Er sperrt die beiden im Schlafzimmer ein und fährt eine Weile spazieren. Als er wieder zurückkommt, ist die Schlafzimmertür aufgesprengt, und die beiden sitzen im Wohnzimmer: Der junge Mann studiert Medizin, möchte aber zum Theater, und lässt sich nur von Lila beraten. Er ist "nach wie vor etwas verdutzt über die Bräuche in unserem Haus".
Eine Woche später verlässt Lila ihren Mann. Sie könne nicht länger mit einem Wahnsinnigen zusammen leben.
Ein Mann sitzt im Mantel in einer leeren Wohnung. Die Fensterläden sind geschlossen, die Polstermöbel mit weißen Tüchern abgedeckt, auf dem Rest Burgunder in der Flasche hat sich Schimmel gebildet und die Nahrungsmittel im Kühlschrank sind kaputt.
Eines Tages wird er verhört, ob er der Ehemann oder der Liebhaber sei. Schulterzucken.
Immer wieder schwankt der Erzähler: Ich bleibe Gantenbein. Aber ich bin nicht Svoboda. Bin ich Svoboda?
 
Kurzinterpretation:
Nicht das gelebte Leben interessiert den namenlos bleibenden Erzähler, sondern das Spiel mit den Möglichkeiten und die Erprobung verschiedener Identitäten. Die verschiedenen Rollen des "Ich" sind in einem gleitenden Wechsel: mal Ehemann, mal Geliebter, mal verlassener Ehemann. Rollen wie Enderlin und Svoboda werden im Laufe des Romans fallengelassen; die endgültige Entscheidung lautet: "Mein Name sei Gantenbein."

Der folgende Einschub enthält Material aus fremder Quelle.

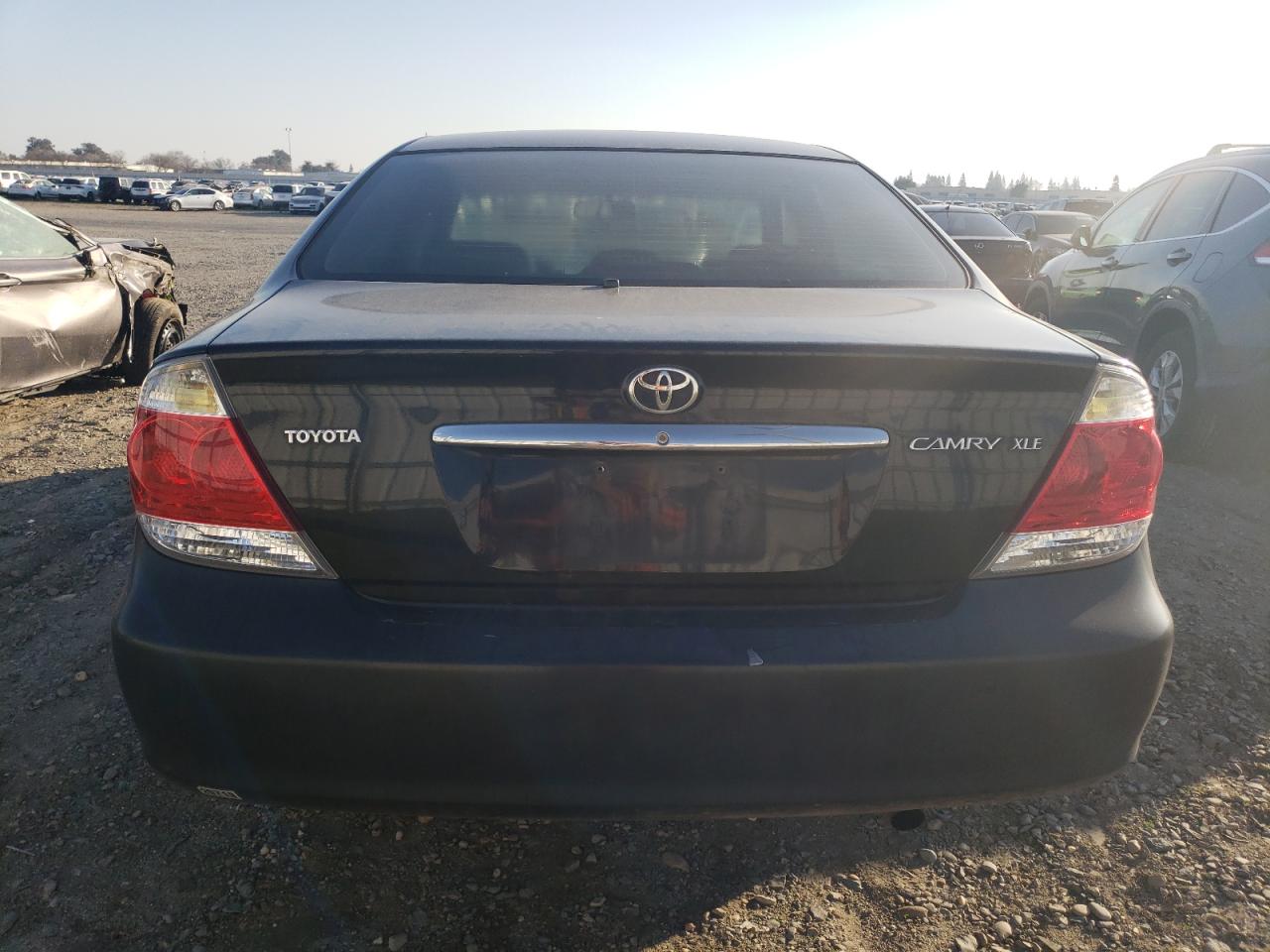 2005 Toyota Camry - Image 6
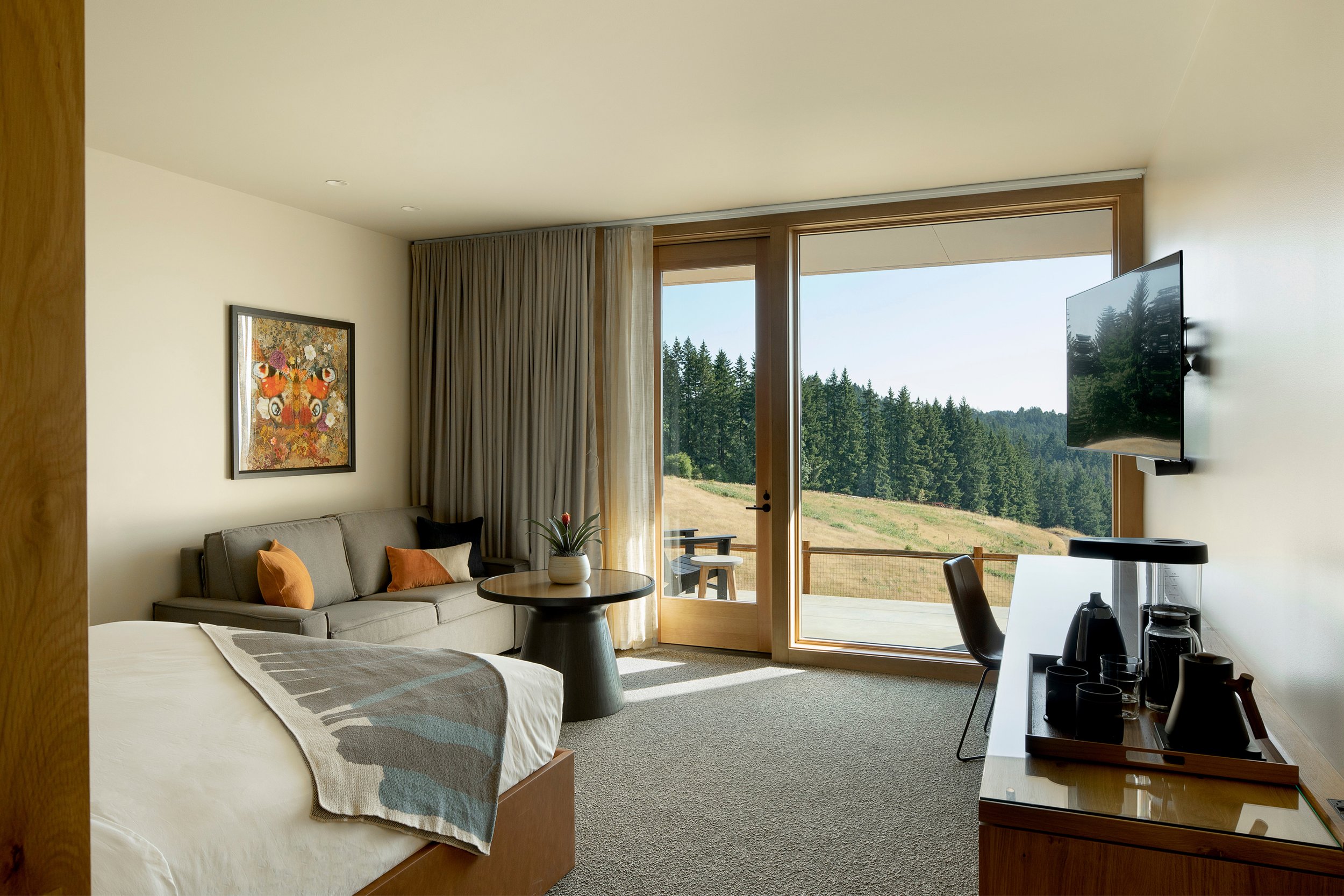 inn-the-ground-suite.jpg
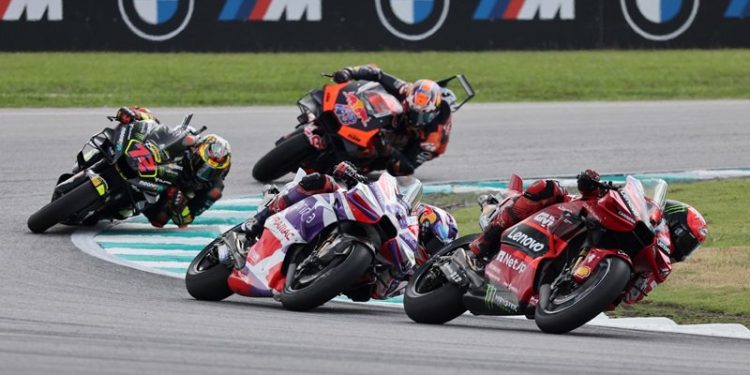 Banyak Pembalap Tak Punya Kontrak, Bos Yamaha Yakin MotoGP 2024 Bakal Sengit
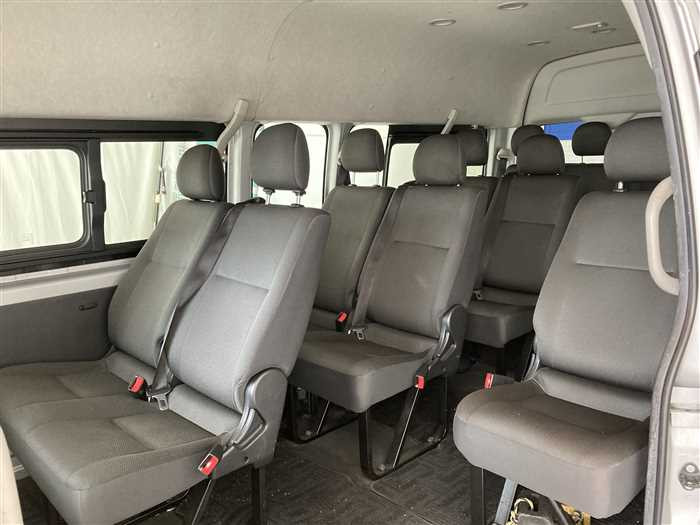 2021 Toyota Hiace Commuter QDF-GDH223B (UW-6a0e68247fbf5)[11]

Der Roman hat als Thema die Verunsicherung von Identität und lässt den Leser mit der beunruhigenden Frage zurück: Wer bin ich? bzw. Wer sei ich?
 
Interpretation:
Dieser Roman ist eine neue, ungewöhnliche Version des einen Frisch’schen Grundthemas, nämlich des Problems von Rolle und Wirklichkeit. Er erfindet durch sein "Erzähler-Ich" viele Wirklichkeiten, viele mögliche Begebenheiten, und ebenso erfindet er mehrere mögliche Rollen für das "Ich" sowie für die Partnerin. Darum lautet der Titel nicht "Mein Name ist Gantenbein", sondern "Mein Name sei Gantenbein".
Was hinter der Blinden-Rolle des Gantenbein steckt, wird im Roman deutlich ausgesprochen, ich zitiere: "Immer wird Gantenbein sich eines besseren belehren lassen, um zu beweisen, dass er blind ist… Man wird ihm eine Welt vorstellen, wie sie in der Zeitung steht, und indem Gantenbein tut, als glaube er’s, wird er Karriere machen. Mangel an Fähigkeit braucht ihn nicht zu kümmern; was die Welt braucht, sind Leute wie Gantenbein, die nie sagen, was sie sehen, und seine Vorgesetzten werden ihn schätzen." Hier wird hinter der speziellen Intention des Blind-Spielens eine scharfe Zeitkritik sichtbar, welche die vielen, tatsächlich lebenden "Gantenbeins" aufs Korn nimmt.
Die Schlüsselsätze in diesem Roman sind: „Ich stelle mir vor“ oder „Ich probiere Geschichten an wie Kleider“.
 
Aufbau bzw. Gestaltungsprinzipien:
Der gesamte Roman spielt in der Ich-Erzählsituation, denn Gantenbein erzählt das Geschehen aus seiner eigenen Sicht.
Der Roman bietet eine unendliche Fülle von Randgeschichten, die das Wichtigste sind. Eine eigentliche "Story" gibt es nicht, da das erzählende "Ich" keine Geschichte, sondern nur eine Erfahrung hat.
Gantenbein passt nicht in herkömmliche Romanschemata. Deswegen ist es auch nicht möglich, etwa eine Handlung nachzuerzählen. Weil hier die Tagebuchform Pate gestanden hat, gibt es weder eine Dramaturgie noch eine logische Abfolge der Geschichten. Viele Fabeln sind ohne den Zusammenhang des Romans, gewissermaßen für sich stehend und auch allein, denkbar; andererseits fehlte dem Roman Gantenbein nichts Wesentliches, wenn die eine oder andere Geschichte fehlen würde. Ein Tagebuch kann auch in sich dramaturgisch logisch und konsequent sein; wenn aber Geschichten an- und ausprobiert werden, etwa mit der Frage: einmal sehen, was am Ende herauskommt und ob überhaupt etwas herauskommt, ist eine andere Dimension der literarischen Darbietung erreicht.